This journey began with an email six months ago. It said, in part, "I would like to expand the kind of therapy dog work we do to include women and children who are victims of domestic violence. If you would consider a therapy dog program at Safe Harbor, please let me know."
There was interest about a therapy dog program from the beginning. But our first serious discussion about a program, I was required (as are all volunteers) to take 30hours of training: Domestic Violence 101. By the end of January my volunteer training was complete.
Next, Murphy, my therapy dog, and I gave a brief presentation to all Safe Harbor staff about the difference dogs can make in people's lives using animal assisted therapy. As always, Murphy demonstrated how it works. A room changes when he walks in. People smile, maybe even laugh. They lean forward, their body language asking "when do I get to pet the big brown dog?"
The presentation went well and the next step was to sit down with the director of client services and come up with a plan. We talked through the possibilities and decided to start with a visit when group counseling for their clients is offered. Since this counseling is for adults only, children who come along usually play in the kids' room, supervised by a volunteer.
We set the date for me and Murphy to start, not knowing if any children would be there that evening.
We arrived at the community offices and were met by a volunteer, a mom and a bouncy 5-year-old. We'll call her Carolyn. Murphy was introduced all around and mom left for counseling. Carolyn and Murphy started getting acquainted. She put her hand on his back, he turned his big Lab head to look at her, and she giggled. She giggled a lot. And she talked to Murphy. For an hour and a half.
I carry a special backpack when I take Murphy to visit folks. It has lots of his favorite toys and games, extra gear, his special water bottle, and of course, treats. Carolyn pulled every single thing out of the pack. She played the muffin pan game with Murphy. She played tug. She groomed him. She played with his tail. She watered him. She gave me doggy cookies. And she walked him. I always have two leashes with me. When Carolyn reached for my leash, I asked her to wait a moment - that I had one just for her. It's a short leash, easily managed by a child. I clipped it to Murphy's collar and off we went, me on one side with the leash attached to his harness, Carolyn on the other side, leading Murphy all around the offices. She showed him every room, every chair, wastebasket, picture.

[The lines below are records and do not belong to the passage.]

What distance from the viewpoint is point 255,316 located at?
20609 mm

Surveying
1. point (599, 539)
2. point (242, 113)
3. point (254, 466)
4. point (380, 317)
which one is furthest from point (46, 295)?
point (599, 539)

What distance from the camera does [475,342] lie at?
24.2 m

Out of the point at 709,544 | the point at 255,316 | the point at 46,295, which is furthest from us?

And all the while, my 90-pound chocolate Lab simply wagged and followed along.
One moment in particular was a wow: Carolyn leaned over Murphy, hugged him tight, laid her head on him, and said "I love you, Murphy." AND she let him win at Chutes & Ladders.
This is new territory. We don't know how many ways we can help victims of domestic violence. We know only that we CAN help. We know that dogs have the power to heal, to give comfort, to make giggles happen.
Great job, Murphy!
If anyone out there has a connection with Build a Bear, we need your help. We need a stuffed animal that looks like Murphy - a chocolate Lab (and Dixie the GSD, Nana the Newf, etc.). Why? Because after a vist, we could send a child home with a miniature version of her therapy dog to talk to when the real deal isn't around.